What is expected:
Return only the line containing "class: Mammalia" and each line after it, exactly as written, through the end of the records.

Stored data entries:

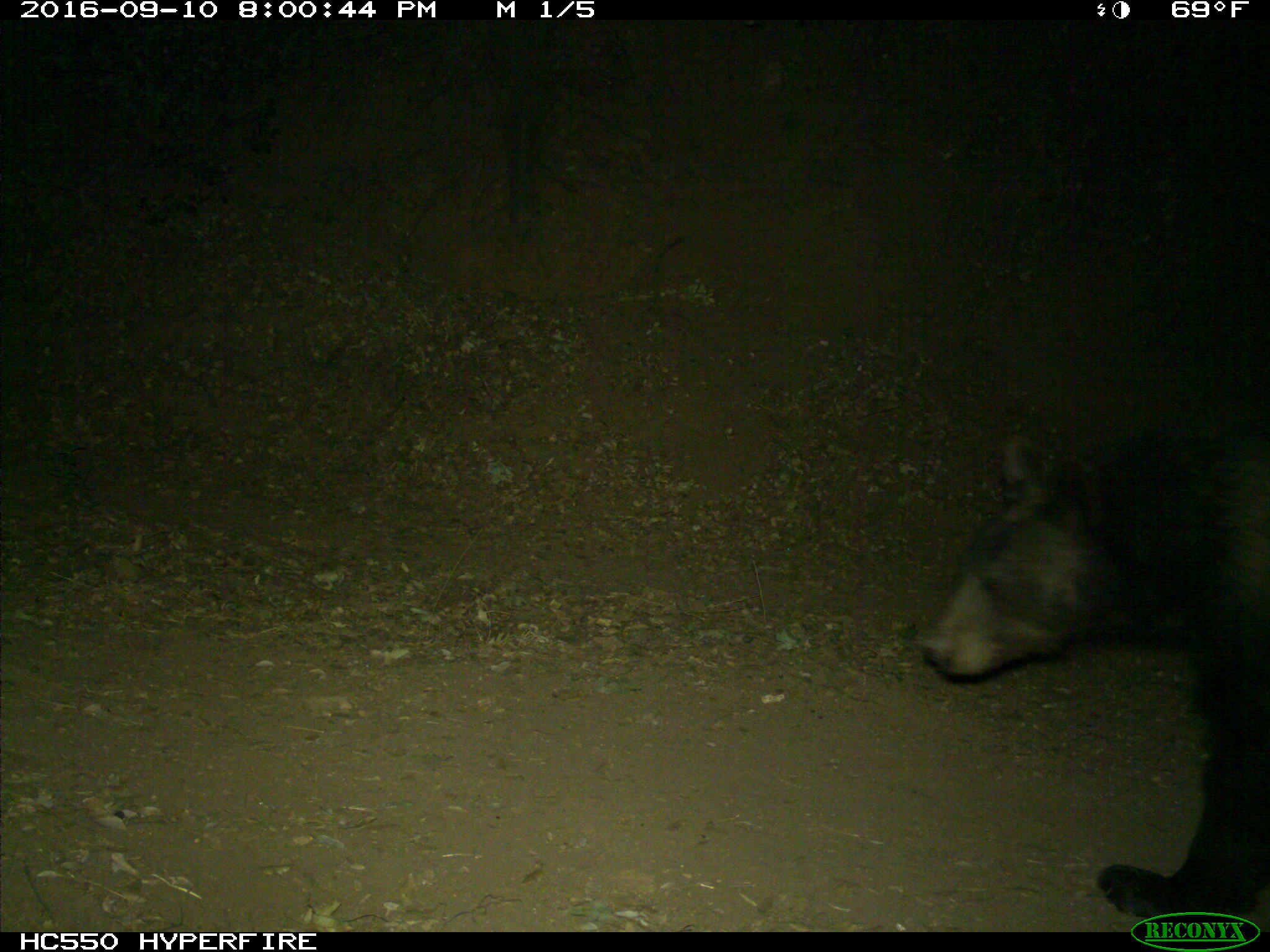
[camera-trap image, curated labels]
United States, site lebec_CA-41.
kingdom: Animalia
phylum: Chordata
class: Mammalia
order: Carnivora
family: Ursidae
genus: Ursus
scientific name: Ursus americanus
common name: american black bear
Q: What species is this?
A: Ursus americanus (american black bear).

Written solution:
class: Mammalia
order: Carnivora
family: Ursidae
genus: Ursus
scientific name: Ursus americanus
common name: american black bear
Q: What species is this?
A: Ursus americanus (american black bear).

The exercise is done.